● **Do this**
Update the part of the records that opens with the line containing "Examining the image, how" and runs through the end of the records, replacing "tractor" with "vehicle" and leaving everything else unchanged. Give only those lines.

● **Data**
------------------------------------------------------------------------
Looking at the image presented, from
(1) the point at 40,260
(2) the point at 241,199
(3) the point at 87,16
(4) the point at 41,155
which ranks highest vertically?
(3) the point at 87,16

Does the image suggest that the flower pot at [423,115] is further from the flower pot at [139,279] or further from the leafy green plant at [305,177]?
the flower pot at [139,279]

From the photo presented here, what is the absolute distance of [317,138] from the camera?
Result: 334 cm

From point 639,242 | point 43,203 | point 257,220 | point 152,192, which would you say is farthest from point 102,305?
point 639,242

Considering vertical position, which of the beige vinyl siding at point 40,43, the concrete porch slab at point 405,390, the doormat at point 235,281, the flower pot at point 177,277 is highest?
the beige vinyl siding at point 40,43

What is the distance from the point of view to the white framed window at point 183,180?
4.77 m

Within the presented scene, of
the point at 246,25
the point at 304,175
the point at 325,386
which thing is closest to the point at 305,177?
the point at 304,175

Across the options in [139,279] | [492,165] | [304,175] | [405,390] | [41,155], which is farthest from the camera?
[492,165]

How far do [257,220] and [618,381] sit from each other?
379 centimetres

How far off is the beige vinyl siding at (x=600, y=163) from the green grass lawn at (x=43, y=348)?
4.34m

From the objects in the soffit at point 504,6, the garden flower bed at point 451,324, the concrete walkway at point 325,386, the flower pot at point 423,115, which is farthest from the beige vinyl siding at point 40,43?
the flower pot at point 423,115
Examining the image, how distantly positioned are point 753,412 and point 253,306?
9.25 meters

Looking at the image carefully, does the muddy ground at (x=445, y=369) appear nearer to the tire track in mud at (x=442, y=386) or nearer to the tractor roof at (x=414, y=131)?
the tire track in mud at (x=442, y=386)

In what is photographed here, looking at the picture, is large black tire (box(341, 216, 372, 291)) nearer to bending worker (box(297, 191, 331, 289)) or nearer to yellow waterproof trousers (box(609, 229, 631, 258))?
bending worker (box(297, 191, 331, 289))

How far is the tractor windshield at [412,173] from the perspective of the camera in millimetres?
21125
------------------------------------------------------------------------
● **Answer for the task**
Examining the image, how distantly positioned are point 753,412 and point 253,306?
9.25 meters

Looking at the image carefully, does the muddy ground at (x=445, y=369) appear nearer to the tire track in mud at (x=442, y=386) or nearer to the vehicle roof at (x=414, y=131)?
the tire track in mud at (x=442, y=386)

In what is photographed here, looking at the picture, is large black tire (box(341, 216, 372, 291)) nearer to bending worker (box(297, 191, 331, 289)) or nearer to yellow waterproof trousers (box(609, 229, 631, 258))?
bending worker (box(297, 191, 331, 289))

How far is the vehicle windshield at [412,173] from the perspective of the camera in millimetres?
21125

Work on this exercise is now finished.